Results flow through two formats: First, CodeQL outputs SARIF (Static Analysis Results Interchange Format), an industry-standard JSON format used by security platforms and code quality tools. Then a custom script converts it to CCR JSON, a simplified format that strips complexity and keeps only essential info (file, line number, message) for AI consumption. The final artifact contains both formats.
Phase 4: Upload Results
The Upload Results phase aggregates findings from all analyzers and posts them to the PR. Taking only 2% of workflow time, it handles deduplication and delivers consolidated feedback.
| Step | Action | Output |
|---|---|---|
| Initialize Secrets | Parse payload, set secure variables | Configured environment |
| Download Tools | Fetch ccrcli for API communication | CLI ready |
| Prepare Payload | Clean input data for callback | payload.json |
| Download Artifacts | Retrieve agent and CodeQL results | All findings collected |
| Run Deduplication | Compare and merge duplicate findings | Unique comments only |
| Execute Callback | Send results to PR via ccrcli | Comments posted |
The phase downloads artifacts from both the AI Agent (results-agent) and CodeQL (results-codeql-*), then uses the autofind tool to detect and remove duplicate findings. If the AI already flagged an issue that CodeQL also found, only one comment appears. Finally, ccrcli sends the deduplicated results back to the Pull Request as review comments.
Phase 5: Cleanup Artifacts
The Cleanup phase removes temporary artifacts to free storage. Taking 70% of workflow time (mostly waiting), it uses the platform's API to delete all artifacts generated during the analysis.
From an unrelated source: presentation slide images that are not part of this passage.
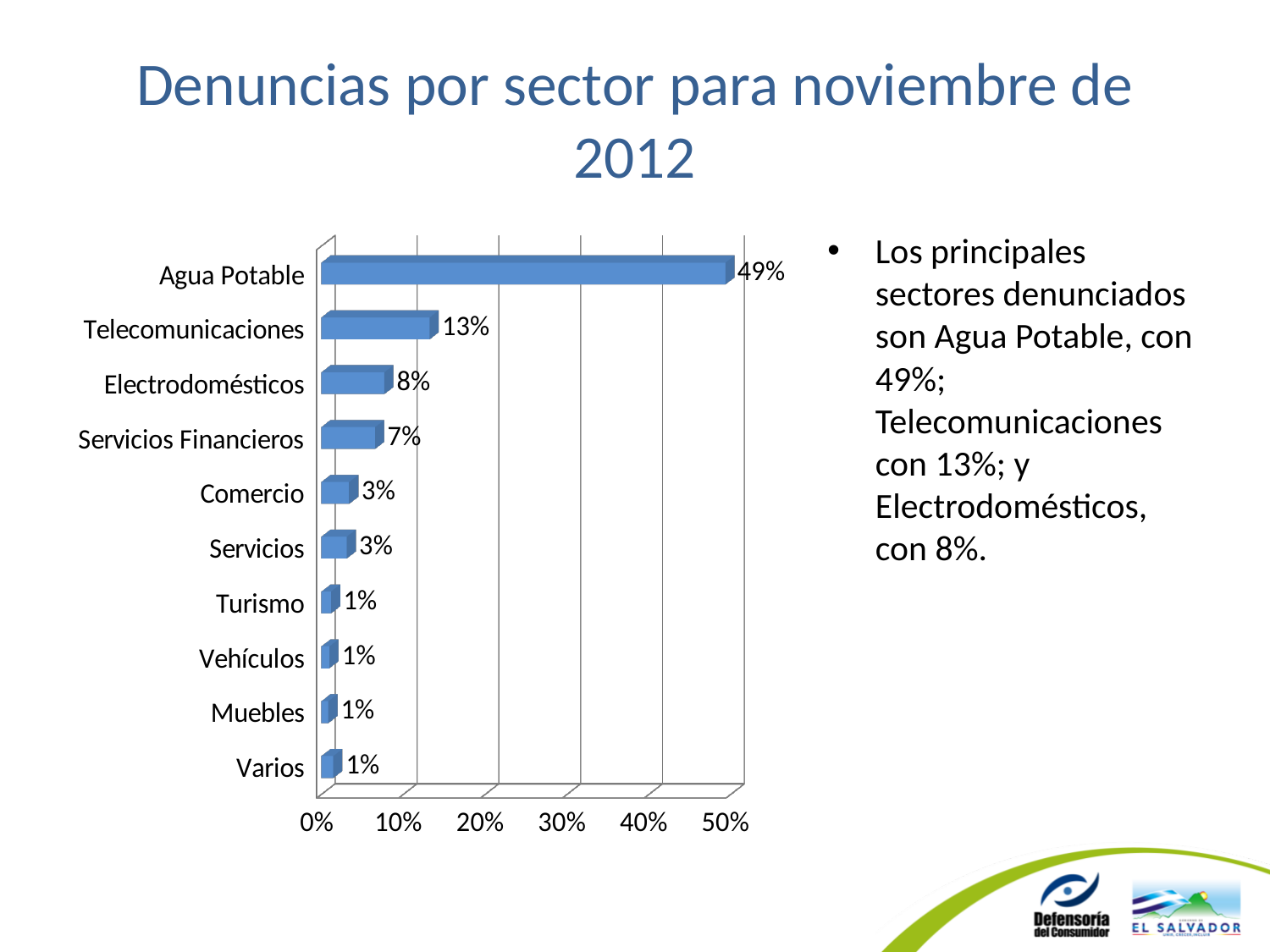
What is the difference between the values for Electrodomésticos and Servicios Financieros? 1% What is the value for Electrodomésticos? 8% What is the value for Agua Potable? 49% What is the title of the slide? Denuncias por sector para noviembre de 2012 What is the value for Telecomunicaciones? 13% How many sectors are shown in the chart? 10 What kind of chart is shown on the slide? Bar chart What is the difference between the values for Agua Potable and Telecomunicaciones? 36% Which sector has the highest value? Agua Potable Which is larger, the value for Telecomunicaciones or the value for Electrodomésticos? Telecomunicaciones What is the value for Servicios Financieros? 7% Is the value for Agua Potable greater or less than 40%? greater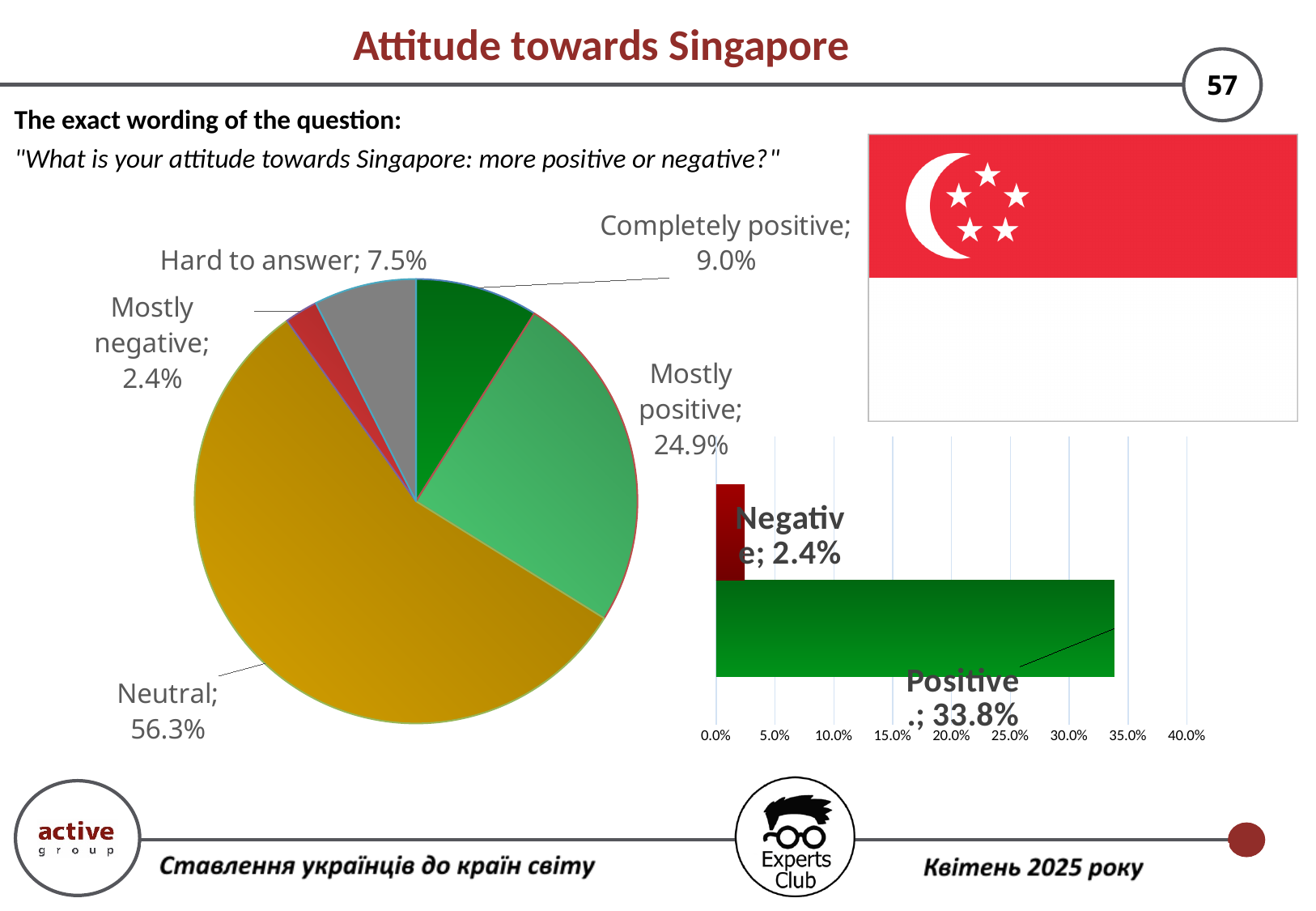
How many slices does the pie chart on the left have? 5 In the bar chart on the right, what is the difference between Positive and Negative? 31.4% What type of chart is shown on the right side of the slide? Bar chart In the pie chart on the left, what is the value for Mostly positive? 24.9% In the pie chart on the left, what is the difference between Mostly positive and Completely positive? 15.9% In the pie chart on the left, what is the value for Hard to answer? 7.5% In the bar chart on the right, what is the value for Negative? 2.4% In the bar chart on the right, what is the value for Positive? 33.8% In the pie chart on the left, which category has the smallest slice? Mostly negative In the pie chart on the left, what is the value for Neutral? 56.3% In the pie chart on the left, which category has the largest slice? Neutral In the pie chart on the left, which is larger: Hard to answer or Completely positive? Completely positive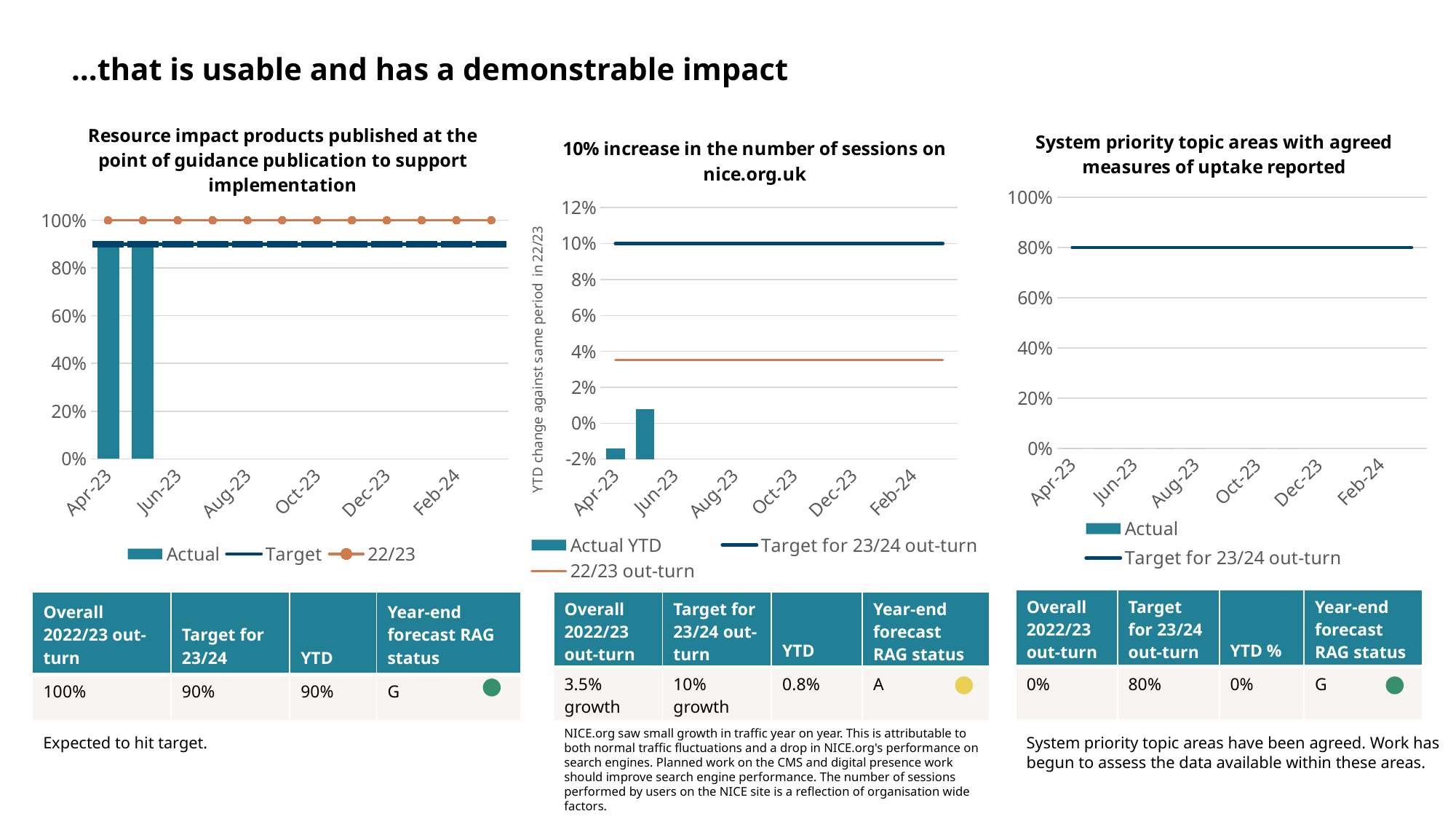
In the 'Resource impact products published at the point of guidance publication to support implementation' chart, at what value does the '22/23' line sit? 100% In the '10% increase in the number of sessions on nice.org.uk' chart, is the Actual YTD value for Apr-23 greater or less than 0%? less How many series does the legend list for the 'System priority topic areas with agreed measures of uptake reported' chart? 2 In the '10% increase in the number of sessions on nice.org.uk' chart, at what value does the 'Target for 23/24 out-turn' line sit? 10% What kind of chart is the 'Resource impact products published at the point of guidance publication to support implementation' chart? Bar chart with line series In the 'System priority topic areas with agreed measures of uptake reported' chart, at what value does the 'Target for 23/24 out-turn' line sit? 80% In the '10% increase in the number of sessions on nice.org.uk' chart, which line is higher, 'Target for 23/24 out-turn' or '22/23 out-turn'? Target for 23/24 out-turn In the 'Resource impact products published at the point of guidance publication to support implementation' chart, is the Actual value for Apr-23 greater or less than 80%? greater What is the y-axis title of the '10% increase in the number of sessions on nice.org.uk' chart? YTD change against same period in 22/23 In the '10% increase in the number of sessions on nice.org.uk' chart, which month has the larger Actual YTD bar, Apr-23 or May-23? May-23 In the 'Resource impact products published at the point of guidance publication to support implementation' chart, how many months have an Actual bar plotted? 2 How many series does the legend list for the 'Resource impact products published at the point of guidance publication to support implementation' chart? 3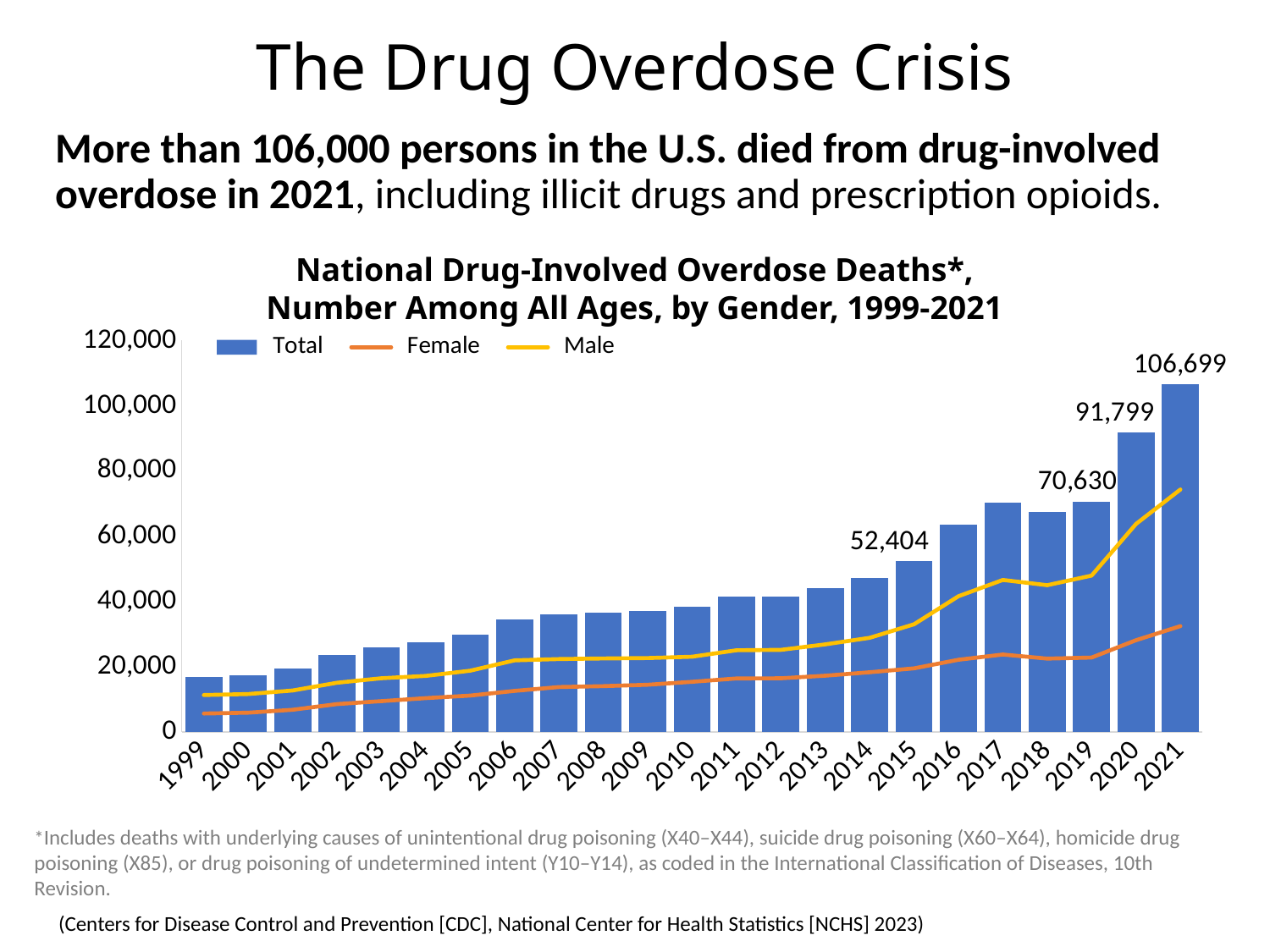
What is the total number of overdose deaths labeled for 2020? 91,799 In 2021, which line is higher, Male or Female? Male Which year has the highest total number of overdose deaths? 2021 What is the total number of overdose deaths labeled for 2015? 52,404 What is the difference between the total overdose deaths in 2021 and 2020? 14,900 Is the total number of overdose deaths for 1999 greater or less than 20,000? less Is the Male value for 2021 greater or less than 60,000? greater How many series does the chart legend list? 3 How many years are shown on the x axis of the chart? 23 What is the total number of drug-involved overdose deaths shown for 2021? 106,699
| Step | Action | Artifacts Deleted |
|---|---|---|
| List Artifacts | Query platform API for run artifacts | - |
| Delete Loop | Iterate and delete each artifact | results-agent.zip, results-security-detector.zip, results-codeql-javascript-typescript.zip |
| Confirm Cleanup | Log completion status | All temporary files removed |
The cleanup script uses the platform's API to list all artifacts for the workflow run, pipes the IDs through xargs, and deletes each one via REST API calls. This prevents storage bloat from accumulating analysis results across hundreds of PRs. The phase runs last and takes the longest due to API rate limits and sequential deletion, but requires minimal compute resources.
Running Anywhere
The beauty of this architecture is its flexibility. The same workflow can execute:
Locally on your machine:
code-analyzer analyze --mode=local --path=./src
On a remote server:
code-analyzer analyze --mode=remote --endpoint=https://api.example.com
In your CI/CD pipeline:
- name: Run Code Analysis
run: code-analyzer analyze --mode=cicd --pr=${{ github.event.number }}
The preparation phase adapts to each context, discovering files, detecting languages, and configuring analyzers appropriately.